# Exercise objective
Rewrite the material below, replacing every "billboard" with "signboard" and leaving everything else unchanged.

[Data entries]
────────────────────

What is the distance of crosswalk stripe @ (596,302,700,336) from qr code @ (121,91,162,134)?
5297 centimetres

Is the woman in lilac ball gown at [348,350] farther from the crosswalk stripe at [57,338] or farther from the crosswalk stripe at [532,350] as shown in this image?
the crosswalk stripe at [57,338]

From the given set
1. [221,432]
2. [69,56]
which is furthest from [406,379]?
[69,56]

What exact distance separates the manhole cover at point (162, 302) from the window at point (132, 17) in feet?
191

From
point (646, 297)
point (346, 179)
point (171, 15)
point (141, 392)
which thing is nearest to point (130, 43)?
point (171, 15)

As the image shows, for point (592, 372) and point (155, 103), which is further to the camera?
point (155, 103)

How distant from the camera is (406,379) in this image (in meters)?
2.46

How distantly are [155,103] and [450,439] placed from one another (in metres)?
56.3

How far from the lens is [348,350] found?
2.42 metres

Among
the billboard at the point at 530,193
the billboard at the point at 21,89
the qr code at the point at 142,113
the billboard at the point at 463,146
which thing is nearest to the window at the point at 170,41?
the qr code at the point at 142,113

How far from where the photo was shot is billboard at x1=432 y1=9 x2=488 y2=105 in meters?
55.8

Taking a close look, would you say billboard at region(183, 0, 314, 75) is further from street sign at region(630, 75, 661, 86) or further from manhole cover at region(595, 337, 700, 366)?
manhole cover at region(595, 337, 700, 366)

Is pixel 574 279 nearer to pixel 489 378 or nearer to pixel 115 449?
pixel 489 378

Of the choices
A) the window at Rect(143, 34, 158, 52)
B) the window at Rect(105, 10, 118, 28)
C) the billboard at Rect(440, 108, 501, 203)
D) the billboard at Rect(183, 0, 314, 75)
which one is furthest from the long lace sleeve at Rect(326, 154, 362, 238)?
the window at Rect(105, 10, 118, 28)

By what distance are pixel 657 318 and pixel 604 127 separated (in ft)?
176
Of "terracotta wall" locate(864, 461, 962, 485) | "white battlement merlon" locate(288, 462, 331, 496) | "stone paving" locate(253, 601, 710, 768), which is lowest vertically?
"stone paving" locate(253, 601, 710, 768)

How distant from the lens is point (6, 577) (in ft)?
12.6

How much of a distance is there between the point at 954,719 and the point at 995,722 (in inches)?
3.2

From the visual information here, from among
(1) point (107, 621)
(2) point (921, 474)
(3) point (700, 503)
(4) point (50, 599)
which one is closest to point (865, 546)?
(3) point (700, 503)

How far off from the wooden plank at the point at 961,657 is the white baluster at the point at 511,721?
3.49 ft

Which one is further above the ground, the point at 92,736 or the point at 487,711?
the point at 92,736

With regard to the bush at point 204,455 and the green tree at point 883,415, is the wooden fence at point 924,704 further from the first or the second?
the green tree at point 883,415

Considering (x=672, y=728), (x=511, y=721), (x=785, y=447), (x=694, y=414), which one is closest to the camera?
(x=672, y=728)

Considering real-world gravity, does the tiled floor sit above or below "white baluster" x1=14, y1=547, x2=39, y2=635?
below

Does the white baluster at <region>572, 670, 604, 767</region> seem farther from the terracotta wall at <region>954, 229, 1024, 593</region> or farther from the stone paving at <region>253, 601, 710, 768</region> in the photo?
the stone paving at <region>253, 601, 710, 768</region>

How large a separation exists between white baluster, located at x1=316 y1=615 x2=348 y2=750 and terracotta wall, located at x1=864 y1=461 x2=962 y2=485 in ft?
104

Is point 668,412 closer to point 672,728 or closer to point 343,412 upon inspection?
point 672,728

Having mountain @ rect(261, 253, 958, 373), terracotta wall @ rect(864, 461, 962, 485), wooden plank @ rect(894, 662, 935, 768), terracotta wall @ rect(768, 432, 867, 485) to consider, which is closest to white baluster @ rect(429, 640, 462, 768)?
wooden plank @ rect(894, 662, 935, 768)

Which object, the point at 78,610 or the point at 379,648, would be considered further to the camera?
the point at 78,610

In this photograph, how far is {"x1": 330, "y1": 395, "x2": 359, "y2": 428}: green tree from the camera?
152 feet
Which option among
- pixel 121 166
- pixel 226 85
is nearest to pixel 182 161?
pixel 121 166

────────────────────

# Expected answer
What is the distance of crosswalk stripe @ (596,302,700,336) from qr code @ (121,91,162,134)?
5297 centimetres

Is the woman in lilac ball gown at [348,350] farther from the crosswalk stripe at [57,338] or farther from the crosswalk stripe at [532,350] as shown in this image?
the crosswalk stripe at [57,338]

From the given set
1. [221,432]
2. [69,56]
which is furthest from [406,379]?
[69,56]

What exact distance separates the manhole cover at point (162, 302) from the window at point (132, 17) in feet?
191

From
point (646, 297)
point (346, 179)
point (171, 15)
point (141, 392)
which thing is nearest to point (130, 43)?
point (171, 15)

As the image shows, for point (592, 372) and point (155, 103), which is further to the camera?
point (155, 103)

How distant from the camera is (406,379) in this image (in meters)?
2.46

How distantly are [155,103] and [450,439] placed from one another (in metres)?
56.3

How far from the lens is [348,350] found?
2.42 metres

Among
the signboard at the point at 530,193
the signboard at the point at 21,89
the qr code at the point at 142,113
the signboard at the point at 463,146
which thing is nearest to the window at the point at 170,41?
the qr code at the point at 142,113

How far from where the photo was shot is signboard at x1=432 y1=9 x2=488 y2=105 in meters?
55.8

Taking a close look, would you say signboard at region(183, 0, 314, 75) is further from street sign at region(630, 75, 661, 86) or further from manhole cover at region(595, 337, 700, 366)?
manhole cover at region(595, 337, 700, 366)

Is pixel 574 279 nearer to pixel 489 378 or nearer to pixel 115 449?
pixel 489 378

Of the choices
A) the window at Rect(143, 34, 158, 52)
B) the window at Rect(105, 10, 118, 28)
C) the signboard at Rect(440, 108, 501, 203)
D) the signboard at Rect(183, 0, 314, 75)
which one is furthest from the long lace sleeve at Rect(326, 154, 362, 238)?
the window at Rect(105, 10, 118, 28)

By what distance are pixel 657 318 and pixel 604 127 separated (in ft)?
176
Of "terracotta wall" locate(864, 461, 962, 485) | "white battlement merlon" locate(288, 462, 331, 496) | "stone paving" locate(253, 601, 710, 768), which is lowest vertically?
"stone paving" locate(253, 601, 710, 768)

How distant from the lens is point (6, 577) (in ft)?
12.6

How much of a distance is there between the point at 954,719 and the point at 995,722 (in inches)?
3.2

From the visual information here, from among
(1) point (107, 621)
(2) point (921, 474)
(3) point (700, 503)
(4) point (50, 599)
which one is closest to point (865, 546)?
(3) point (700, 503)

How far off from the wooden plank at the point at 961,657 is the white baluster at the point at 511,721?
3.49 ft

Which one is further above the ground, the point at 92,736 or the point at 487,711?
the point at 92,736

With regard to the bush at point 204,455 and the green tree at point 883,415, is the wooden fence at point 924,704 further from the first or the second?
the green tree at point 883,415

Considering (x=672, y=728), (x=511, y=721), (x=785, y=447), (x=694, y=414), which one is closest to the camera?
(x=672, y=728)

Considering real-world gravity, does the tiled floor sit above or below "white baluster" x1=14, y1=547, x2=39, y2=635?
below

Does the white baluster at <region>572, 670, 604, 767</region> seem farther from the terracotta wall at <region>954, 229, 1024, 593</region> or farther from the stone paving at <region>253, 601, 710, 768</region> in the photo?
the stone paving at <region>253, 601, 710, 768</region>

How large a separation exists between white baluster, located at x1=316 y1=615 x2=348 y2=750 and terracotta wall, located at x1=864 y1=461 x2=962 y2=485 in ft?
104

Is point 668,412 closer to point 672,728 or closer to point 343,412 upon inspection?
point 672,728

Having mountain @ rect(261, 253, 958, 373), terracotta wall @ rect(864, 461, 962, 485), wooden plank @ rect(894, 662, 935, 768), terracotta wall @ rect(768, 432, 867, 485) to consider, which is closest to white baluster @ rect(429, 640, 462, 768)?
wooden plank @ rect(894, 662, 935, 768)

Which object, the point at 78,610 or the point at 379,648, would be considered further to the camera?
the point at 78,610

In this photograph, how far is {"x1": 330, "y1": 395, "x2": 359, "y2": 428}: green tree from the camera?
152 feet
Which option among
- pixel 121 166
- pixel 226 85
is nearest to pixel 182 161?
pixel 121 166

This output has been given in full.